- Jeffrey K Aronson, reader in clinical pharmacology ()1
“We hold these truths to be self-evident…” This assertion of the US founding fathers betokened their zeal for human equality and rights. But such an attitude can betoken intellectual arrogance. It was, for example, self evident to paediatricians in the 1950s that it would be beneficial to give premature babies 100% oxygen without proper trial. But 100% oxygen caused blindness, and the balance of benefit to harm was unfavourable.
In their survey of the attitudes of a small sample of scientists to open access1 Schroter and colleagues don't actually trumpet its self evident benefits, but their call for evidence refers to the author pays model, not open access publishing itself, although open access will not be possible without an author pays scheme or something comparable. But scientists' opinions should not frame policy without supporting evidence. We need to ask whether immediate free access to readers, with whatever method of payment is used, would benefit science (not the scientists or the grant giving bodies, who are also zealous about this idea) and hence society. To zealots (“the dream is now achievable”2) the benefits of this 100% oxygen may be self evident. But we have little evidence about the balance of benefits and harms. I believe that the potential advantages are few and the disadvantages many; I have summarised them on bmj.com.
Why should we uncritically adopt this system? We already have a better one, operated by many journals currently and in increasing numbers, in which readers pay for immediate access and access becomes universally free after a delay, for example 12 months, as required by the National Library of Medicine and the Wellcome Trust in their current initiative to digitise back issues of journals. Schemes such as HINARI (Health InterNetwork Access to Research Initiative) and AGORA (Access to Global Online Research in Agriculture) will maximise opportunities to access material that is published in this way.3
In any system the burden of cost should be spread across those who are advantaged. A mixed model might be appropriate, maintaining subscriptions while allowing authors who want or are forced to pay for immediate free access to pay for it, and those who do not want it or cannot afford it, not to. Currently, some journals adopt author pays access, others do not. But there are many more readers than authors, which any balance in funding should reflect.

Entries shown:
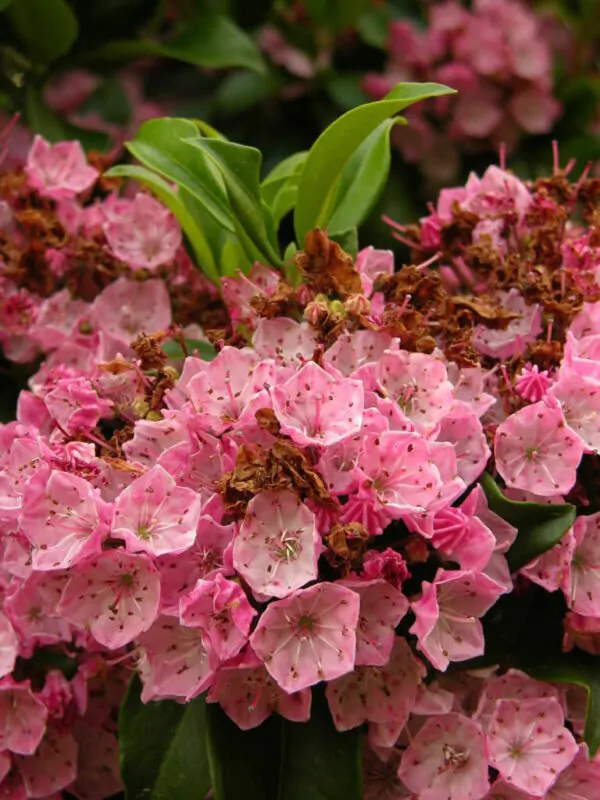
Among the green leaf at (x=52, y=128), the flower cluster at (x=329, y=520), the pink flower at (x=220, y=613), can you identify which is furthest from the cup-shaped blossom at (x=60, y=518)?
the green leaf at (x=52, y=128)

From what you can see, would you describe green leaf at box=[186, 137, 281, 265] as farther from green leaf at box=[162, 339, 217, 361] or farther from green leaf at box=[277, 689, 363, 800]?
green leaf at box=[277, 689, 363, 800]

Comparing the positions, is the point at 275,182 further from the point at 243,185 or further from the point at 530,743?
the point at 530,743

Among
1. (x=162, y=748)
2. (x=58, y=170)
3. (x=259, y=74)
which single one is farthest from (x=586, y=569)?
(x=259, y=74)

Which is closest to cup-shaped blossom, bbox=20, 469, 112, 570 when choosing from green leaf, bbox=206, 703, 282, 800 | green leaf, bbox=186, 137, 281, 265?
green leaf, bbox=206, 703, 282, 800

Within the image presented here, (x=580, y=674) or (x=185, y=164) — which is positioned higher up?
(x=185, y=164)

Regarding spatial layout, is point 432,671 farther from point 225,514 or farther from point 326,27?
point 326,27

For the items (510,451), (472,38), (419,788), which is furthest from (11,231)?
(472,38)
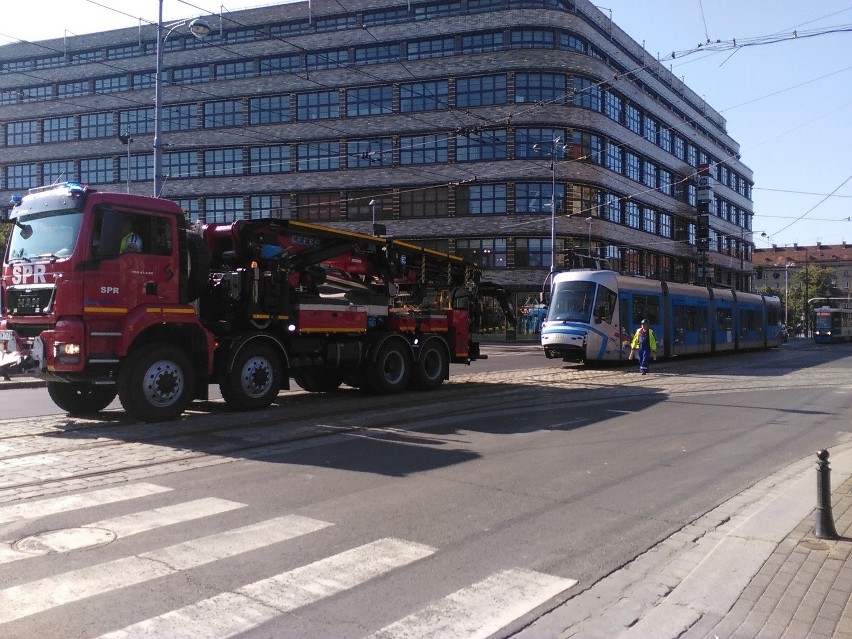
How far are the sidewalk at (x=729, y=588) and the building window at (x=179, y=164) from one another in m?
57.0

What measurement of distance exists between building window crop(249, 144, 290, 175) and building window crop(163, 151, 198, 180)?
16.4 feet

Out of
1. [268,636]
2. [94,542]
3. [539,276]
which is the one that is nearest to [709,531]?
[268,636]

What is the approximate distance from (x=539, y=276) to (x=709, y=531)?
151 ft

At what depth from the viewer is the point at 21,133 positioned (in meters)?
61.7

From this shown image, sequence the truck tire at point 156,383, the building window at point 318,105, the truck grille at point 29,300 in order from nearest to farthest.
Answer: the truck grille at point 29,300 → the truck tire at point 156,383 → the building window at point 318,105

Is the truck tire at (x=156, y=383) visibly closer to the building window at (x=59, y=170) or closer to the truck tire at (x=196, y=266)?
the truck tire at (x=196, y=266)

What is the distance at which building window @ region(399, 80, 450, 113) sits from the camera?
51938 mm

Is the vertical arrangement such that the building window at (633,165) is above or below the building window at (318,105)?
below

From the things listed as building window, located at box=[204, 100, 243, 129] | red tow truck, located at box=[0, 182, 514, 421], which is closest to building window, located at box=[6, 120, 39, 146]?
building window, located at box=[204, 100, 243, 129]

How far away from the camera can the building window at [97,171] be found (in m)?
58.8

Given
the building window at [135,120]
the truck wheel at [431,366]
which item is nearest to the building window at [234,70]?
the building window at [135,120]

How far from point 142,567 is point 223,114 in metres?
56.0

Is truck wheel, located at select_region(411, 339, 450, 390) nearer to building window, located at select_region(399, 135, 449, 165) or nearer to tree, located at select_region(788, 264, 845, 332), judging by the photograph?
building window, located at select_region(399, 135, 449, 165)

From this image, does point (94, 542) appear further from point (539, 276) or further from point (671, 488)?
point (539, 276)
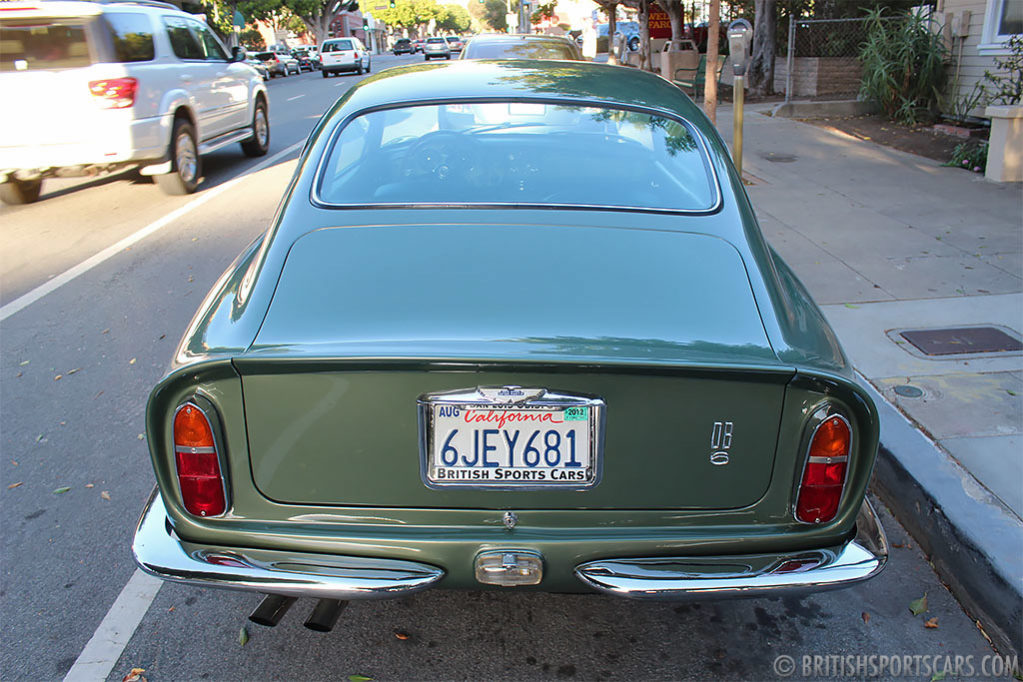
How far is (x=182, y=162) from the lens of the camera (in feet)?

Tasks to perform:
[1] Write out the open access letter word for word, from "- Jeffrey K" to "harm was unfavourable.".
[2] In the open access letter, what period is given as an example of the delay after which access becomes universally free?
[3] Carry the open access letter forward from its final sentence.

Answers for this exercise:
[1]
- Jeffrey K Aronson, reader in clinical pharmacology ()1
“We hold these truths to be self-evident…” This assertion of the US founding fathers betokened their zeal for human equality and rights. But such an attitude can betoken intellectual arrogance. It was, for example, self evident to paediatricians in the 1950s that it would be beneficial to give premature babies 100% oxygen without proper trial. But 100% oxygen caused blindness, and the balance of benefit to harm was unfavourable.

[2] 12 months

[3]
The uncritical application of basic values is a major source of unforeseen undesirable consequences of social actions.4 Who doesn't instinctively feel that free access on day one is basically desirable? But we need to be completely sure that if we open the tap on the cylinder of this 100% oxygen the benefit to harm balance will be favourable, for we will not be able to turn the tap off—there will be no way back to subscription based journal publishing. As the third author of the above paper1 has written elsewhere, “think harm always.”5
A summary of advantages and disadvantages of the author pays model is on bmj.com.
Competing interests JKA is a fellow of the British Pharmacological Society and chairman of the editorial board of the British Journal of Clinical Pharmacology, which is published on the society's behalf by Blackwell Publishing, as a subscription journal with free access after 12 months; the complete archives of the journal are about to be digitised for free access.